A guaranteed business interruption loan scheme has been included as part of the package of support for businesses affected by coronavirus which was announced by the UK Government on Friday 20 March.
Business interruption loans are available from Monday 23 March 2020 and therefore represent one of the earliest available lifelines for businesses which are struggling with the impact of the pandemic.
This note summarises the structure of the scheme and how to access the loans. More information is available at the British Business Bank.
Information in relation to the full package of support announced is available here.
Loans not grants
One point to emphasise is that the funds will be made available as loans and not grants, which means that the amounts advanced under the scheme are repayable.
Some of the support announced by the Government is to be in the form of grants which are not repayable, in particular the proposed Job Retention Scheme (see below).
Is a Business Interruption Loan the most appropriate scheme?
The Government has announced other schemes, in addition to the Business Interruption Loans. Most notably a Job Retention Scheme has been announced under which HMRC will reimburse up to 80% of payroll costs for furloughed workers. (This was announced by the Chancellor as a grant rather than a loan).
As such if your business qualifies for the Job Retention Scheme and most of the costs you are concerned about are payroll costs then the Job Retention Scheme may be more appropriate. A business can apply (and may need to apply) for both a Business Interruption Loan and under the Job Retention Scheme. The Government has confirmed that businesses can apply under more than one scheme.
There are also various tax deferrals and reliefs announced including rates relief for affected businesses and VAT deferral which may also offer some support.
What kinds of businesses are eligible for a Business Interruption Loan?
Unlike some of the other schemes and reliefs announced the Business Interruption Loans are not limited to businesses from directly affected sectors (e.g. hospitality, restaurants, travel). Any 'smaller business' from any sector can qualify for a guaranteed Business Interruption Loan provided that:
- they have turnover of less than £45 million
- they have a borrowing proposal which would be viable but for the pandemic which the lender believes will allow the business to trade out of any small-to-medium term difficulty
The second criterion does leave open some discretion to lenders to determine whether a proposal for a Business Interruption Loan is 'viable' but we would hope that lenders are asked to apply this discretion reasonably with a view to ensuring liquidity in the economy.
Who are the lenders?
There are 40 accredited lenders and the applications of additional lenders are being accelerated so they can facilitate loans under the scheme. Details of the lenders are available here.

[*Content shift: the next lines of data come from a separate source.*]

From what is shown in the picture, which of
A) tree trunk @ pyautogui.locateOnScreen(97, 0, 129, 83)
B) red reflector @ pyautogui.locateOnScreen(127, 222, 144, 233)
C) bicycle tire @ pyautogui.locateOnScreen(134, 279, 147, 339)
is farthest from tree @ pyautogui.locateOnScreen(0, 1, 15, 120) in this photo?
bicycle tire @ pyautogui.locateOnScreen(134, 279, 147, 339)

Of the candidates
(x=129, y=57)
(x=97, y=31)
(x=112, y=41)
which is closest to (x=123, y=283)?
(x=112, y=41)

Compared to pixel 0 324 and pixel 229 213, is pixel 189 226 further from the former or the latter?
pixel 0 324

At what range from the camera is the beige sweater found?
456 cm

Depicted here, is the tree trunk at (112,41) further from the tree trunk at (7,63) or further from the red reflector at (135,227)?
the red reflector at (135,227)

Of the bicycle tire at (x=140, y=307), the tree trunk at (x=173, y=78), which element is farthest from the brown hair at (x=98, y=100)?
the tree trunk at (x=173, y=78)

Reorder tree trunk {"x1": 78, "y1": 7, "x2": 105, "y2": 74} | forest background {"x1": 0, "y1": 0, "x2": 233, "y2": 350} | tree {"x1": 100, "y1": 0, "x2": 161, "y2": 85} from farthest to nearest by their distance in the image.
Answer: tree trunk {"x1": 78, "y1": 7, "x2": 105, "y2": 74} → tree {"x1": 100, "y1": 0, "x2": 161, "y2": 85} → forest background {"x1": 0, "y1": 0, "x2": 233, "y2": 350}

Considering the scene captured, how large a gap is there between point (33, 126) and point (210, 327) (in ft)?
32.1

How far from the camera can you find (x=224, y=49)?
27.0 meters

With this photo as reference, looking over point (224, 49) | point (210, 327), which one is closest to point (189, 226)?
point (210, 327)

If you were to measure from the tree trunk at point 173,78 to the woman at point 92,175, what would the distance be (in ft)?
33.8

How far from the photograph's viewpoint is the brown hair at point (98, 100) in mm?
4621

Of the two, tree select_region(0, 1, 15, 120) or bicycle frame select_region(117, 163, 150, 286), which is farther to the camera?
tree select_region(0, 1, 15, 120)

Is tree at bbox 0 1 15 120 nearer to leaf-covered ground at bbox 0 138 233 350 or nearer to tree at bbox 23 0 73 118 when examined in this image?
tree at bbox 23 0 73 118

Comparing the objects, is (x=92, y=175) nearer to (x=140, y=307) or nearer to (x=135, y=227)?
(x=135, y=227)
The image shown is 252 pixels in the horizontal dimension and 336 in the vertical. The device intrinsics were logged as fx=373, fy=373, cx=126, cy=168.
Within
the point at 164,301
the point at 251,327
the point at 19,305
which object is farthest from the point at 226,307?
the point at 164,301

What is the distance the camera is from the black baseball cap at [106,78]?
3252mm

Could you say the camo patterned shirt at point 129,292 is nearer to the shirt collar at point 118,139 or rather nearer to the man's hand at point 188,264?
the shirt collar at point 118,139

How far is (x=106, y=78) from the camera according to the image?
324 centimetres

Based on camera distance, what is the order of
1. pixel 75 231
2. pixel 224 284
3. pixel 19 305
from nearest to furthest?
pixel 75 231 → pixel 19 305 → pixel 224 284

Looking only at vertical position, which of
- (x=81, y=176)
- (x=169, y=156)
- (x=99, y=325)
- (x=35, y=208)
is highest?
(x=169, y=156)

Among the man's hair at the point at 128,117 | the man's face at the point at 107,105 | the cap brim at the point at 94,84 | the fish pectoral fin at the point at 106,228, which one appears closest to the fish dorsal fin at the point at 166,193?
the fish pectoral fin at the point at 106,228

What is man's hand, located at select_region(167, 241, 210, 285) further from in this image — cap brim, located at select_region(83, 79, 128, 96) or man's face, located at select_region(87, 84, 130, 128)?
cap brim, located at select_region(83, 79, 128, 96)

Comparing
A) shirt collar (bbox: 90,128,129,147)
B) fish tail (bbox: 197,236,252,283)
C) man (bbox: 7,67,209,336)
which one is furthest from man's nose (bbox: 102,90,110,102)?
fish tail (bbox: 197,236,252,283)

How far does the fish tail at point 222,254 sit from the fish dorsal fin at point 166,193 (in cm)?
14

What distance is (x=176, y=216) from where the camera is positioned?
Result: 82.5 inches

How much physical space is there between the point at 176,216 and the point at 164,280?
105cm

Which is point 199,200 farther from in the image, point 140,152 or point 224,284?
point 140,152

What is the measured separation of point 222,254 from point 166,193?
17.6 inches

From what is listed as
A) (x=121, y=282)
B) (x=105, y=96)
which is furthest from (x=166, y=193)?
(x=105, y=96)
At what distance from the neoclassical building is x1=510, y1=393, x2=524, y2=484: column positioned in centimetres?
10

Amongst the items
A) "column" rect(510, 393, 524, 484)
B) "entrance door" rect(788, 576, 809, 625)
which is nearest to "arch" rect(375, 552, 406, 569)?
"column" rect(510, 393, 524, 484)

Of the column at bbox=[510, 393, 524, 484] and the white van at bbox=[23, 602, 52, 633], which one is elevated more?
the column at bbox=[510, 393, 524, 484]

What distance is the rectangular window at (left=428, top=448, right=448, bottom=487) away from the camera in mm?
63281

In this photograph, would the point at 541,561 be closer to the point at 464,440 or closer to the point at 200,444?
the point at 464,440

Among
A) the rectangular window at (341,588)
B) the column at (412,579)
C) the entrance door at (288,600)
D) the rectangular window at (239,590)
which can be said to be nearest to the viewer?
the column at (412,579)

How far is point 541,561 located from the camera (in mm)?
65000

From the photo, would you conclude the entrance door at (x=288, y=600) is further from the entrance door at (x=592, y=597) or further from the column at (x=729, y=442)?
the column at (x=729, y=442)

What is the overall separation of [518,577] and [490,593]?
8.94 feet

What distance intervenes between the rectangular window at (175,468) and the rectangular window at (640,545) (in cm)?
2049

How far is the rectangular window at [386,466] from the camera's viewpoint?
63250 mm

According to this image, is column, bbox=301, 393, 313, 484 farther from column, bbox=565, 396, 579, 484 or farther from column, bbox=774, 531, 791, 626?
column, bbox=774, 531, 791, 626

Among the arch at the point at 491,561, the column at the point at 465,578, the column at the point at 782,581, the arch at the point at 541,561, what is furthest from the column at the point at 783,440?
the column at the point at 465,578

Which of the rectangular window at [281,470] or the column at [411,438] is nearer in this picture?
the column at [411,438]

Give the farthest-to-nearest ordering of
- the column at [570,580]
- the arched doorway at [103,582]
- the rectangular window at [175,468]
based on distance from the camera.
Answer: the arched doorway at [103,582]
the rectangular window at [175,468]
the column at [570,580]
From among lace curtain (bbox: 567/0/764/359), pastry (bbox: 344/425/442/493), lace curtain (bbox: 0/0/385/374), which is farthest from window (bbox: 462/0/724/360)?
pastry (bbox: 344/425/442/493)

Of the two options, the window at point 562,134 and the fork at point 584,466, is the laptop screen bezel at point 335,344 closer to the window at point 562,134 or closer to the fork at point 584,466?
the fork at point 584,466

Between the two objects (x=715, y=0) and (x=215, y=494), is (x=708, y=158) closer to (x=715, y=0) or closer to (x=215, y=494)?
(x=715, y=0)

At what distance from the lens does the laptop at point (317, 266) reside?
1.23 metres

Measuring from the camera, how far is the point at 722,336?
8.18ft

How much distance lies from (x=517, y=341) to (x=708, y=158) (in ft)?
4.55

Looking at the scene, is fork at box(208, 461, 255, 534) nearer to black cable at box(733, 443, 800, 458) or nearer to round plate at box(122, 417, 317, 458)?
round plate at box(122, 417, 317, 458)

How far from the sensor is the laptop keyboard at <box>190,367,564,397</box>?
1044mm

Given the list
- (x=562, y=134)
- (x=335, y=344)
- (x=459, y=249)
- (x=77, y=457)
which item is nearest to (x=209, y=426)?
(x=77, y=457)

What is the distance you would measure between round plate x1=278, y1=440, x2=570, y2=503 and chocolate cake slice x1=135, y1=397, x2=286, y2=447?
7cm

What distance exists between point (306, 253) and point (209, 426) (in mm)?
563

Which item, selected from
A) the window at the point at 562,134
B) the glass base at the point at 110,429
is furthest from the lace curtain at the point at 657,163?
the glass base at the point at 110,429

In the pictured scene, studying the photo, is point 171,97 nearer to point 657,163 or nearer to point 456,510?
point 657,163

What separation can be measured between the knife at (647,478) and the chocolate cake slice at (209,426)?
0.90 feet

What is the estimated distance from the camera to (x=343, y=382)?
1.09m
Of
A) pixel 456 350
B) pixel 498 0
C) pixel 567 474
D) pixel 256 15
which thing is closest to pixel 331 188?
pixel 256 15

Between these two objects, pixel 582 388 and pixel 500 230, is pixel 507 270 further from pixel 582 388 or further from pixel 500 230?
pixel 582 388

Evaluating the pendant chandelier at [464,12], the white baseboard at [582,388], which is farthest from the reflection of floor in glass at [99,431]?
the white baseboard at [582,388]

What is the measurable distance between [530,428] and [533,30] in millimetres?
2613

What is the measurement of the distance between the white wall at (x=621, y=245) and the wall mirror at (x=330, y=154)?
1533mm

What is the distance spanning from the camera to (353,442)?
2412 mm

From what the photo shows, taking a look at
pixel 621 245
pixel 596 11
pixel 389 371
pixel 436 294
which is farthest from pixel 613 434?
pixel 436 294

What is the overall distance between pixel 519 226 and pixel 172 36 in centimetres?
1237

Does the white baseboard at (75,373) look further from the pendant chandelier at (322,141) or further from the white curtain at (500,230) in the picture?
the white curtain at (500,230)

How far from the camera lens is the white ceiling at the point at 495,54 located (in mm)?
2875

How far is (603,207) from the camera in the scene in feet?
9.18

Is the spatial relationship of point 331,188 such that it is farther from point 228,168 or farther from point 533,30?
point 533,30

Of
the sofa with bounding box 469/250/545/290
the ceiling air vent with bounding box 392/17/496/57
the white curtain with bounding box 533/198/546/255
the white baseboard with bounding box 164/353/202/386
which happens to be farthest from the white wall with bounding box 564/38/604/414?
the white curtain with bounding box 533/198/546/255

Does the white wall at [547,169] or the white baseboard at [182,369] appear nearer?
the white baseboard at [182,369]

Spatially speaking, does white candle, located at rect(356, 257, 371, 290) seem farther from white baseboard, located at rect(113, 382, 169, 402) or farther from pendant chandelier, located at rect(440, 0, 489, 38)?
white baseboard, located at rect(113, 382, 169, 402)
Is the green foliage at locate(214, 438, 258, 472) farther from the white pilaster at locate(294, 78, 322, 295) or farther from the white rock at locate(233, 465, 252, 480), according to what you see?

The lenders include major clearing banks (HSBC, NatWest, Barclays) and also a number of smaller or sector-specific lenders.
What kind of loans are available?
The scheme does not apply to a specific product, and a Business Interruption Loan can be a standard term loan, an overdraft or an invoice financing facility.
The idea is to make existing products more easily available to businesses by offering a guarantee from the Government.
Is there any help with repayments?
The scheme is not a grant and as such the loans are repayable, and you may be concerned about having the cashflow to fund the repayments. There is some further assistance with repayments. The Government will cover the first 12 months of interest payments and lender fees. This means that the initial repayments for a term loan should be lower (as they will include only the principal amount and not the interest) and there should be no up-front fees.
Are there any limitations on the scheme?
Loans covered by the scheme are up to £5 million.
The maximum repayment period for loans is six years and for overdraft and invoice finance facilities is three years.
Will loans be secured?
Loans of up to £250,000 can be made under the scheme on an unsecured basis (but interest rates may be higher). For loans of above £250,000 the lender is required to undertake some due diligence to verify that security is not available before they lend under the scheme.
Accordingly if the priority is to relieve cash-flow in the short term then funds may be advanced more quickly for a loan of less than £250,000.